Current polling indicates that the Tories will be in for another walloping this year, as they are expected to lose up to half their seats, while Labour could win as many as 300, according to University of Plymouth local election specialists Rallings & Thrasher. The seats up for election this year were last contested in 2021 when the Johnson government benefitted from a ‘vaccine-bounce'. A lot has changed since then. 

This year’s local elections will provide Labour with an opportunity to test its campaign strategy and its effectiveness at winning over Tory voters ahead of the general election.
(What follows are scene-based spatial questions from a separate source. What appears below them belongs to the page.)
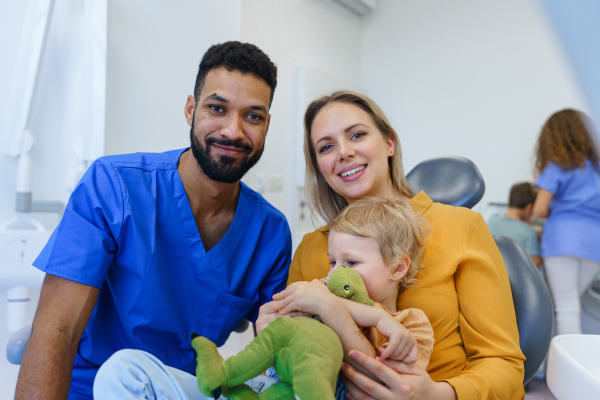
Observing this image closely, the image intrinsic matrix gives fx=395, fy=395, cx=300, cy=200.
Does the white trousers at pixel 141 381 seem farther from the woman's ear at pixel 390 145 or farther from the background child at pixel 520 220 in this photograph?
the background child at pixel 520 220

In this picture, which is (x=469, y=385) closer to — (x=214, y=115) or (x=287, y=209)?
(x=214, y=115)

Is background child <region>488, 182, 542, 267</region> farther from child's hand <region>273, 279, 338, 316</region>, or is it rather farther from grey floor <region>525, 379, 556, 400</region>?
child's hand <region>273, 279, 338, 316</region>

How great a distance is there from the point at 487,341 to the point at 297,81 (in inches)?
83.5

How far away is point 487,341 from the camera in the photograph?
2.91 ft

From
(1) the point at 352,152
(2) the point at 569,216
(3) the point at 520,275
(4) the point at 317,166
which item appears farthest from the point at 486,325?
(2) the point at 569,216

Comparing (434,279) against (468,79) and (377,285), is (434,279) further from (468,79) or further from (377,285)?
(468,79)

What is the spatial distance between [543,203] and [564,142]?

We will be keenly watching to see what proportion of Tory voters shift directly to Labour, take a step to the right to Reform UK or throw their support behind the plethora of independent candidates which are becoming a more prominent fixture in local politics. 

So, what local authorities will be hotly contested? 

While elections in thirds always limit the number of councils changing hands in any one year, many of the 94 up in thirds are already Labour-held, but they will be looking to close the deal in NOC areas like Norwich, Hynburn, and Thurrock. In the all-out areas, where ostensibly Conservatives should be more worried about big losses, many of their council majorities look very healthy. But then so did the majorities in the by-elections they’ve lost in the last two years. Labour will be looking to make gains in the Midlands bellwethers like Dudley but also the south where the Lib Dems will surely expect to take the majority of Conservative switchers. There’s also special interest in the new Mayor of the North East role, where former Labour North of Tyne Mayor Jamie Driscoll is running as an independent. 

This coming Friday, prospective candidates will have handed in their nomination papers, and we look forward to dissecting their campaigns.